Journal: The Journal of Pain. 2006 October 3; [E-publication ahead of print] Authors and Affiliations: Wood PB, Patterson Ii JC, Sunderland JJ, Tainter KH, Glabus MF, Lilien DL. Departments of Family Medicine and Anesthesiology, Louisiana State University Health Sciences Center-Shreveport, Shreveport, Louisiana; Department of Psychiatry, Louisiana State University Health Sciences Center-Shreveport, Shreveport, Louisiana. PMID: 17023218
Although the pathophysiology underlying the pain of fibromyalgia syndrome (FMS) remains unknown, a variety of clinical and investigational findings suggests a dysregulation of dopaminergic neurotransmission. We therefore investigated presynaptic dopaminergic function in 6 female FMS patients in comparison to 8 age- and gender-matched controls as assessed by positron emission tomography with 6-[(18)F]fluoro-L-DOPA as a tracer.

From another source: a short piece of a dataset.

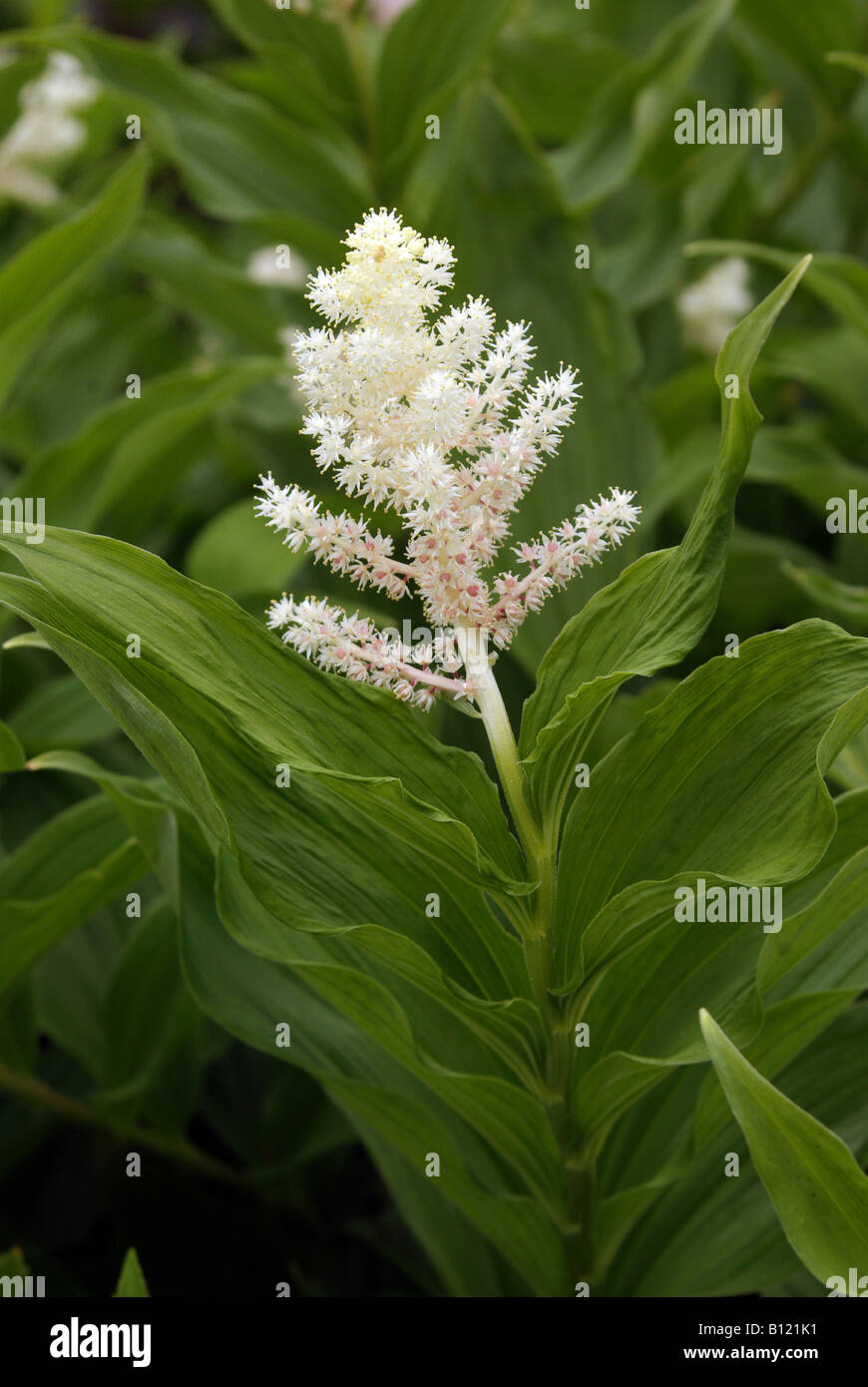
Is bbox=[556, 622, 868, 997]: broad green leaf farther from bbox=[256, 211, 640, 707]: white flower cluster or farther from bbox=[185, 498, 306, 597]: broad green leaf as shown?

Semiquantitative analysis revealed reductions in 6-[(18)F]fluoro-L-DOPA uptake in several brain regions, indicating a disruption of presynaptic dopamine activity wherein dopamine plays a putative role in natural analgesia. Although the small sample size makes these findings preliminary, it appears that FMS might be characterized by a disruption of dopaminergic neurotransmission.
Perspective: An association between FMS and reduced dopamine metabolism within the pain neuromatrix provides important insights into the pathophysiology of this mysterious disorder.